Ibu Dwi menjadi seorang dosen selama kurang lebih 18 tahun. Apakah yang beliau rasakan sebagai dosen di UGM? Beliau menceritakan sukanya jadi dosen itu ketika mahasiswanya mendapatka nilai bagus-bagus. Selain itu, Beliau suka apabila ada alumni datang dan bercerita bahwa ilmu yang beliau berikan bermanfaat di bidang pekerjaannya dan beliau merasakan kepuasan batin atas hal itu. Namun terkadang dosen juga merasakan rasa sedih yaitu ketika ada mahasiswa yang kurang tertib. Beliau mempunyai pengalaman ketika mendapati suatu mahasiswa yang dari awal sudah tidak semangat dalam belajar, maka sampai akhirpun dia akan begitu. Ada juga yang awalnya mundur, tapi lama kelamaan dia bangkit dan nilainya bisa menjadi baik.
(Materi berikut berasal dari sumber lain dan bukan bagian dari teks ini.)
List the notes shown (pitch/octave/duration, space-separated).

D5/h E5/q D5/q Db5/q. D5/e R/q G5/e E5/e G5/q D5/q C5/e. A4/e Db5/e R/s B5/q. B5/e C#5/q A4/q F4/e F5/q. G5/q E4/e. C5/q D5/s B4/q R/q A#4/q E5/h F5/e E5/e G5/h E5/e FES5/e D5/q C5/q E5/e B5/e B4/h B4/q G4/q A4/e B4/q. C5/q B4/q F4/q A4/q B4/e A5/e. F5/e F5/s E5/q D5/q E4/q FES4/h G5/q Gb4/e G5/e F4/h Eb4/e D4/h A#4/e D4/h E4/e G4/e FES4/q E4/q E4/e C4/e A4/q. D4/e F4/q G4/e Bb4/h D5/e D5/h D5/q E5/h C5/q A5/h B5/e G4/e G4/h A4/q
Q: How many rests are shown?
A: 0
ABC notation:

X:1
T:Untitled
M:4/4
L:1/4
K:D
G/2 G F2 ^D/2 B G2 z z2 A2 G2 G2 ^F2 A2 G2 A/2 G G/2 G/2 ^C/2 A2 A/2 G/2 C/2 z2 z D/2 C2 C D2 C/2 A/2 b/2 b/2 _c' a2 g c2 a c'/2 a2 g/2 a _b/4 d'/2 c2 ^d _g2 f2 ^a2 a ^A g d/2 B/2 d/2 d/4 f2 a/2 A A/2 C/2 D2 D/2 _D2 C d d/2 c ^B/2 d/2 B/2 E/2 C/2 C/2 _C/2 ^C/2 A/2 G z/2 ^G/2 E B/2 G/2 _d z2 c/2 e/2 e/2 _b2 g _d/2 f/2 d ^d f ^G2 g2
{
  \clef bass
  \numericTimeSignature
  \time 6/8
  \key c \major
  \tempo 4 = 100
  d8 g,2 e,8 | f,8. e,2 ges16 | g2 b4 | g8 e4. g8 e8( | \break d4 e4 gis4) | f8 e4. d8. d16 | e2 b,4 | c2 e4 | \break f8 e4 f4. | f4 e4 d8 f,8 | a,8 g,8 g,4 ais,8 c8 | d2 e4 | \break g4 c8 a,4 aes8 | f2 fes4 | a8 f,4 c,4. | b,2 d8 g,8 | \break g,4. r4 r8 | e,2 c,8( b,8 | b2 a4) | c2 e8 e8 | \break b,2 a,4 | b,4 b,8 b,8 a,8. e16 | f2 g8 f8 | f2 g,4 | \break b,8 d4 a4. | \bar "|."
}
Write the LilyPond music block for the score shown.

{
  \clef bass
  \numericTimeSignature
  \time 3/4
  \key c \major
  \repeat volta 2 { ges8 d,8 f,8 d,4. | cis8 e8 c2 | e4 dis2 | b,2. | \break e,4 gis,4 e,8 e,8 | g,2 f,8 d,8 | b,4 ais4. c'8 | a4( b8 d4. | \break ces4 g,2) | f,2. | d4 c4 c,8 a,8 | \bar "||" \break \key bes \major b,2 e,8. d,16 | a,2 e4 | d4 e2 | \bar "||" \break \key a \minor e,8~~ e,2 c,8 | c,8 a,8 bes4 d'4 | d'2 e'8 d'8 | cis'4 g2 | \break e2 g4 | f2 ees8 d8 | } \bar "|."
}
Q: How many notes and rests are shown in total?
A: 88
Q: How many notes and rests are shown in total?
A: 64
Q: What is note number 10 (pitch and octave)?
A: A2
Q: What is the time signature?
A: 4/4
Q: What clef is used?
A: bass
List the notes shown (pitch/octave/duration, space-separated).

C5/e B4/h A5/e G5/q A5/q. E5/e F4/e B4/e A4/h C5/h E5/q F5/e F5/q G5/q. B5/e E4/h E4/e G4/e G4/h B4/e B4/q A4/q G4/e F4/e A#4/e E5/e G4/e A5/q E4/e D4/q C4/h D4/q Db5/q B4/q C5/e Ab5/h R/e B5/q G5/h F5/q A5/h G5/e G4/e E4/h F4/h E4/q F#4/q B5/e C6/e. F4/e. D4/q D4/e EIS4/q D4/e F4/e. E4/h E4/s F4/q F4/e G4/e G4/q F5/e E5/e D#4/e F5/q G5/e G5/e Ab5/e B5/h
Terakhir pesan Bu Dwi Lestari untuk kita semua adalah apapun yang telah terjadi kepada kita maka segeralah untuk disyukuri, walaupun menurut kita itu adalah hal terjelek yang kita alami. Memang itu sudah takdir atau jalan yang telah direncanakan Allah untuk kita. Jika kita tetap mengeluh, kita akan sulit untuk menjalaninya dan merasa berat serta menghabiskan waktu sia-sia tanpa hasil apapun. Berusahalah menikmati apa yang kita punya, pasti itu sudah yang terbaik. Sekian Wassalamu’alaikum wr.wb.